Tidak Usah Membahas Lesti Kejora

Tidak Usah Membahas Leslar

11 tahun silam, beberapa saat sebelum menuju ke Asmat melalui Bandara Mozes Kilangin, berdua dengan seorang teman, kami menyaksikan seorang ibu tersungkur, roboh, kena kepalan tangan seorang laki-laki, yang ternyata suaminya sendiri. Otomatis kami ingin melerai. 

Pak Ainun, penghubung yang kami andalkan untuk mencari tiket, segera meminta kami untuk mundur. Dia meminta kami dengan tegas untuk tidak ikut campur. Katanya, nanti malah bisa disalahin.

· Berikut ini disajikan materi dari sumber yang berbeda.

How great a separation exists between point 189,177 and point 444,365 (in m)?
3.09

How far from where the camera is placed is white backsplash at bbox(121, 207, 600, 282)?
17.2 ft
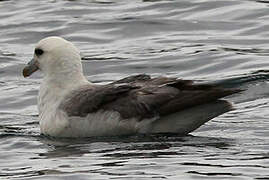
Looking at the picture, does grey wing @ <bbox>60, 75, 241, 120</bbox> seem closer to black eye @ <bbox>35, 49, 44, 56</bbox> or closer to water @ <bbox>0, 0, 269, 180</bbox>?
water @ <bbox>0, 0, 269, 180</bbox>

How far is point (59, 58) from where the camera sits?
13.6m

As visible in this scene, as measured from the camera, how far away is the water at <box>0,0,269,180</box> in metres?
11.1

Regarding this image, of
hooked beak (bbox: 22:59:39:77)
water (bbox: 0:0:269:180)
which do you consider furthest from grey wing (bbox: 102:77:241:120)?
hooked beak (bbox: 22:59:39:77)

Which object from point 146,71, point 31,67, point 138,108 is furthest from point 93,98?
point 146,71

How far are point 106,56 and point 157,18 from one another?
8.51ft

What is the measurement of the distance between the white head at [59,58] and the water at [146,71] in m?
0.78

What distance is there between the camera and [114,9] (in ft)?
70.9

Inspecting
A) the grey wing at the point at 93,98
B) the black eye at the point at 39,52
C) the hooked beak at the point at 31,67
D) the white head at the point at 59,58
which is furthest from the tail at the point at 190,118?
the hooked beak at the point at 31,67

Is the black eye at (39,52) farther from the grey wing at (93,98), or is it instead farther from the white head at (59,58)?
the grey wing at (93,98)

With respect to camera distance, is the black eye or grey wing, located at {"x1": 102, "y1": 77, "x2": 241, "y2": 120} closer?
grey wing, located at {"x1": 102, "y1": 77, "x2": 241, "y2": 120}

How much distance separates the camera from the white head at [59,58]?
13.6 metres

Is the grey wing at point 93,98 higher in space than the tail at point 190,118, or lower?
higher

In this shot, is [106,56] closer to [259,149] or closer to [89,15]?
[89,15]

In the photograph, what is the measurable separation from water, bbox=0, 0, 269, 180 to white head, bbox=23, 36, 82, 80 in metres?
0.78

Ibu yang sempat roboh tadi sudah bangun lagi ketika kami masih mempertanyakan mengapa tidak boleh membantu orang yang tengah mendapatkan kekerasan fisik. Dia berdiri tegak, kokoh. Hantaman yang telah merobohkannya ternyata tak membuatnya jera untuk melanjutkan pertengkaran, keplak-keplakan lagi…

Perkawinan itu memang ibadah berisiko. Kalau terjadi masalah, orang luar ngga usah berpihak. Kalau mau gebuk-gebukan ya siapkan fisik yang baik. Kalau jadi korban, tinggal lapor polisi.

Jangan salah, KDRT itu belum tentu dilakukan oleh laki-laki. Perempuan pun bisa ringan tangan sekali nggebukin suaminya. Kalau tak percaya menikahlah atau minimal pacaran dengan Sarpakenaka.

Seumpama bertengkar, kalo ngga digigit urat lehermu ya dikruwes rupamu. Itu sampe petugas kelurahan ngga percaya bahwa kamu penduduk bumi. Lebih ngga percaya lagi ketika kamu masih tetep mau balikan dan indehoi dengan Sarpakenaka.